■ **Page**

==*==

Id. at 3-4. When SLF's counsel inquired what document the court was reading from, the court responded, "I'm reading my outline." Id. at 4. SLF's counsel replied, "But it's not in the show[-]cause order. That's the problem." Id. SLF then called its first and only witness, Greg Northen, the attorney for the defendants in the Vines case. Northen testified that the FLSA negotiations "included both potential back wages and other damages claimed by the class members and then a separate amount for attorney's fees payable to the Sanford Law Firm." Id. at 6. Northen stated that he "didn't use [the] term[]" "vexatious" when speaking with SLF [*9] and "didn't have a practice of complaining at opposing counsel whenever we negotiated." Id. at 7. Northen characterized the Vines settlement as "one of the more complicated settlements just because of the two classes." Id. at 7-8. He confirmed that the defendants "agreed to pay the amounts demanded by plaintiffs." Id. at 8.
SLF called no further witnesses; instead, SLF's counsel renewed SLF's request for a bill of particulars. When the court inquired whether SLF was resting, SLF's counsel responded:
Yes, sir. We rest. But, again, subject to our preliminary position, which we've now expressed both in writing and before you, that we don't have sufficient notice of what it is that he has done and that we believe that it affects matters that are subject to various—even laying aside the merits issue, which has some res judicata issues, there are going to be res judicata issues with regard to sanctions and defenses such as laches, waiver, res judicata, since we do not know what all we're accused of.
Id. at 9.

==*==

■ **Data provided**
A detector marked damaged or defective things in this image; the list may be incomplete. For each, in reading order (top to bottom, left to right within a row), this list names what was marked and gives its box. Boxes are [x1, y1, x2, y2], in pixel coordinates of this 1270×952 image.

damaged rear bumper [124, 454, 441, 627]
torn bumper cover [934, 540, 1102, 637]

==*==

■ **Set task 1**
List the defenses that SLF's counsel names in the court-hearing excerpt.
■ **Set task 2**
According to the court-hearing excerpt, who was SLF's only witness, and whom did that person represent?

■ **Full answer 1**
Laches, waiver, and res judicata.

■ **Full answer 2**
Greg Northen, the attorney for the defendants in the Vines case.